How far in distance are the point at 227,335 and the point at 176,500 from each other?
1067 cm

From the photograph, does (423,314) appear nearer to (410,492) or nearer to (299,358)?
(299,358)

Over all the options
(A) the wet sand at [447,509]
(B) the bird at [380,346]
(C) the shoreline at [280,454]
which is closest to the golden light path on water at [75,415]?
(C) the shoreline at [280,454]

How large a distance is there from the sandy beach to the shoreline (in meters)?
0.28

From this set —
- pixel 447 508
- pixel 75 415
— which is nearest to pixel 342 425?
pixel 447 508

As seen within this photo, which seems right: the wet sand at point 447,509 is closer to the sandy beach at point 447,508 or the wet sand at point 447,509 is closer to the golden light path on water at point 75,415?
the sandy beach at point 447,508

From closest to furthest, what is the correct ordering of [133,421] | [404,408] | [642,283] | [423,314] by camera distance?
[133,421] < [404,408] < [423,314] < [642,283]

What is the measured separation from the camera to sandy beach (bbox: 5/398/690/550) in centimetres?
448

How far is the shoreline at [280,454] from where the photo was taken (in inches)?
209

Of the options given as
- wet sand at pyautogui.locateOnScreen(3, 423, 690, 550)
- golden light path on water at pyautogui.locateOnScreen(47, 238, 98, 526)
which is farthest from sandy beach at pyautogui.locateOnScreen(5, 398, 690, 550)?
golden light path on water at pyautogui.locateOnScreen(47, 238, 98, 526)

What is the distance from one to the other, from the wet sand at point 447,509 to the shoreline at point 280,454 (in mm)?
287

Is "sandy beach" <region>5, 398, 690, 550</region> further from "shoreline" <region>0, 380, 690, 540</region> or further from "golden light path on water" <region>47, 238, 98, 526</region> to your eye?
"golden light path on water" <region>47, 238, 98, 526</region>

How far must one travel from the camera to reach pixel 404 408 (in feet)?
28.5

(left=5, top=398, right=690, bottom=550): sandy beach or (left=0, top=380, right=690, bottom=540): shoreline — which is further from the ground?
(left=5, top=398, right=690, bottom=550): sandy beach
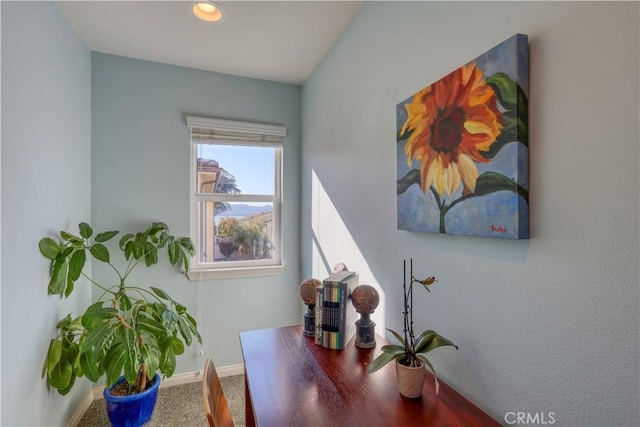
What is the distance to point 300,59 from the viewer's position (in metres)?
2.29

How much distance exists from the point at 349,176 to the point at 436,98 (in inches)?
30.9

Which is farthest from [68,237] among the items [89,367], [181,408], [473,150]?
[473,150]

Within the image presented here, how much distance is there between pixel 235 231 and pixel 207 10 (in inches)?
61.6

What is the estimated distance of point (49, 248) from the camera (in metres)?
1.60

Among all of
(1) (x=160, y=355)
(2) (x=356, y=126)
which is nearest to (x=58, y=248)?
(1) (x=160, y=355)

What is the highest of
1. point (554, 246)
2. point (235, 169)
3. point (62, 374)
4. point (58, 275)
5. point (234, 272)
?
point (235, 169)

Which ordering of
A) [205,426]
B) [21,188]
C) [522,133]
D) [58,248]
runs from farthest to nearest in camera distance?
[205,426], [58,248], [21,188], [522,133]

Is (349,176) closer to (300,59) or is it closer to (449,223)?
(449,223)

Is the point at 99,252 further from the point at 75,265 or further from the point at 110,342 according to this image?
the point at 110,342

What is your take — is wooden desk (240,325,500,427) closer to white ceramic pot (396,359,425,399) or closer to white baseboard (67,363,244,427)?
white ceramic pot (396,359,425,399)

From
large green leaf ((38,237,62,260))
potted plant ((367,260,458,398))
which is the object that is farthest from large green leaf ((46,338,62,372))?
potted plant ((367,260,458,398))

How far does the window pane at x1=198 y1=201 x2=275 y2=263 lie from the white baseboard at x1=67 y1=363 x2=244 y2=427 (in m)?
0.88

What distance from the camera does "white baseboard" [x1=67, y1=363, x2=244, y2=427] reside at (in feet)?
6.42
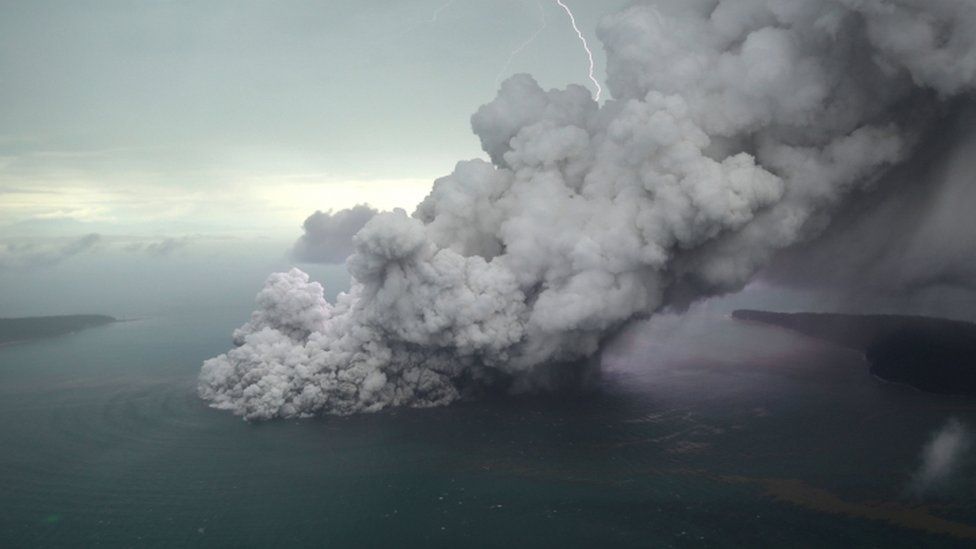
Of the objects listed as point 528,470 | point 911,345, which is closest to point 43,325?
point 528,470

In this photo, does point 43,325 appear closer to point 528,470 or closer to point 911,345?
point 528,470

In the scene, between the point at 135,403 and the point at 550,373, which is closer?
the point at 550,373

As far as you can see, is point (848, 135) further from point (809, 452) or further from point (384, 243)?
point (384, 243)

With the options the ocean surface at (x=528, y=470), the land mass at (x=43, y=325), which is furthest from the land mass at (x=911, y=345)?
the land mass at (x=43, y=325)

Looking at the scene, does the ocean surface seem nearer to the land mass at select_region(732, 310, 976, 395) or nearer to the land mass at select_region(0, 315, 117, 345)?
the land mass at select_region(732, 310, 976, 395)

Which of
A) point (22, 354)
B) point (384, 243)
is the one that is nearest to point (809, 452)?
point (384, 243)

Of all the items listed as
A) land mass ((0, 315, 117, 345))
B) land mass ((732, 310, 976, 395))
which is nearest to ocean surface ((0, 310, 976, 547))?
land mass ((732, 310, 976, 395))
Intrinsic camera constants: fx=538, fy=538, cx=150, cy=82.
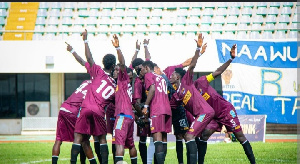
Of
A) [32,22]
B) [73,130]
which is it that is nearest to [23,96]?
[32,22]

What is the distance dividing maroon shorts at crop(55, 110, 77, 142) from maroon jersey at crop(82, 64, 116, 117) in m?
0.76

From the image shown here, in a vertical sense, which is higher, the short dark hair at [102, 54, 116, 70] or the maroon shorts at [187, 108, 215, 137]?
the short dark hair at [102, 54, 116, 70]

::::::

◆ **Required task**: Write out the listing above exactly as it stands, pictures excluded.

◆ **Answer to the problem**:
How far in distance are the point at 227,335 and the point at 176,500 from each other?
1067 cm

From the photograph, does (423,314) appear nearer to (410,492) or nearer to (299,358)?
(299,358)

Over all the options
(A) the wet sand at [447,509]
(B) the bird at [380,346]
(C) the shoreline at [280,454]
which is closest to the golden light path on water at [75,415]?
(C) the shoreline at [280,454]

How large a distance is there from the sandy beach to the shoreline (in meters)?
0.28

From this set —
- pixel 447 508
- pixel 75 415
— which is nearest to pixel 342 425?
pixel 447 508

As seen within this photo, which seems right: the wet sand at point 447,509 is closer to the sandy beach at point 447,508 or the wet sand at point 447,509 is closer to the golden light path on water at point 75,415?
the sandy beach at point 447,508

From closest to furthest, what is the correct ordering of [133,421] | [404,408] | [642,283] | [423,314] by camera distance?
[133,421] < [404,408] < [423,314] < [642,283]

What is the measured separation from the camera to sandy beach (bbox: 5/398/690/550) in centimetres?
448

How far is the shoreline at [280,454] from where the photo was taken (in inches)?
209

Of the options given as
- wet sand at pyautogui.locateOnScreen(3, 423, 690, 550)
- golden light path on water at pyautogui.locateOnScreen(47, 238, 98, 526)
which is farthest from sandy beach at pyautogui.locateOnScreen(5, 398, 690, 550)?
golden light path on water at pyautogui.locateOnScreen(47, 238, 98, 526)

What is the distance from one to the other, from the wet sand at point 447,509 to the shoreline at point 280,454 (in mm)?
287

Is "sandy beach" <region>5, 398, 690, 550</region> further from "shoreline" <region>0, 380, 690, 540</region> or further from "golden light path on water" <region>47, 238, 98, 526</region> to your eye?
"golden light path on water" <region>47, 238, 98, 526</region>

How far must one travel from the camera to reach pixel 404 408 (in feet)?
28.5

(left=5, top=398, right=690, bottom=550): sandy beach or (left=0, top=380, right=690, bottom=540): shoreline — which is further from the ground?
(left=5, top=398, right=690, bottom=550): sandy beach
What is the distance to point 300,59 from the viewer's position (in metres)?
2.29

How much distance exists from the point at 349,176 to the point at 436,98 (in inches)?
30.9

Which is farthest from [68,237] among the items [89,367], [181,408], [473,150]?
[473,150]

Within the image presented here, how much distance is there between pixel 235 231 and pixel 207 10 (in inches)?
61.6

What is the estimated distance of point (49, 248) from the camera (in metres)?
1.60

Among all of
(1) (x=160, y=355)
(2) (x=356, y=126)
which is nearest to (x=58, y=248)?
(1) (x=160, y=355)

What is the highest of
1. point (554, 246)
2. point (235, 169)
3. point (62, 374)
4. point (58, 275)
5. point (234, 272)
?
point (235, 169)

Which ordering of
A) [205,426]
B) [21,188]
C) [522,133]
D) [58,248]
runs from farthest to nearest in camera distance?
[205,426], [58,248], [21,188], [522,133]

Is (349,176) closer to (300,59) or is it closer to (449,223)?
(449,223)

Is the point at 99,252 further from the point at 75,265 or further from the point at 110,342 according to this image?
the point at 110,342

What is your take — is wooden desk (240,325,500,427) closer to white ceramic pot (396,359,425,399) or closer to white baseboard (67,363,244,427)?
white ceramic pot (396,359,425,399)

From
large green leaf ((38,237,62,260))
potted plant ((367,260,458,398))
which is the object that is farthest from large green leaf ((46,338,62,372))?
potted plant ((367,260,458,398))

How far does the window pane at x1=198 y1=201 x2=275 y2=263 lie from the white baseboard at x1=67 y1=363 x2=244 y2=427 (in m)?
0.88

What distance from the camera does "white baseboard" [x1=67, y1=363, x2=244, y2=427] reside at (in feet)?
6.42
Of the objects listed as point 528,470 | point 911,345, which is closest to point 43,325?
point 528,470

In this photo, does point 43,325 appear closer to point 528,470 or closer to point 911,345?
point 528,470

In the scene, between the point at 135,403 and the point at 550,373, which is closer?
the point at 550,373

As far as you can see, is point (848, 135) further from point (809, 452) or further from point (384, 243)?
point (384, 243)

With the options the ocean surface at (x=528, y=470), the land mass at (x=43, y=325), which is furthest from the land mass at (x=911, y=345)?
the land mass at (x=43, y=325)

Looking at the scene, does the ocean surface seem nearer to the land mass at select_region(732, 310, 976, 395) or nearer to the land mass at select_region(0, 315, 117, 345)?
the land mass at select_region(732, 310, 976, 395)

Which of
A) point (22, 354)
B) point (384, 243)
is the one that is nearest to point (809, 452)?
point (384, 243)

Of all the items listed as
A) land mass ((0, 315, 117, 345))
B) land mass ((732, 310, 976, 395))
which is nearest to ocean surface ((0, 310, 976, 547))?
land mass ((732, 310, 976, 395))
Intrinsic camera constants: fx=538, fy=538, cx=150, cy=82.
Of
A) [32,22]
B) [73,130]
which is it that is nearest to [23,96]?
[32,22]

What is the distance dividing maroon shorts at crop(55, 110, 77, 142) from maroon jersey at crop(82, 64, 116, 117) in m?
0.76

From the image shown here, in a vertical sense, which is higher, the short dark hair at [102, 54, 116, 70] or the maroon shorts at [187, 108, 215, 137]?
the short dark hair at [102, 54, 116, 70]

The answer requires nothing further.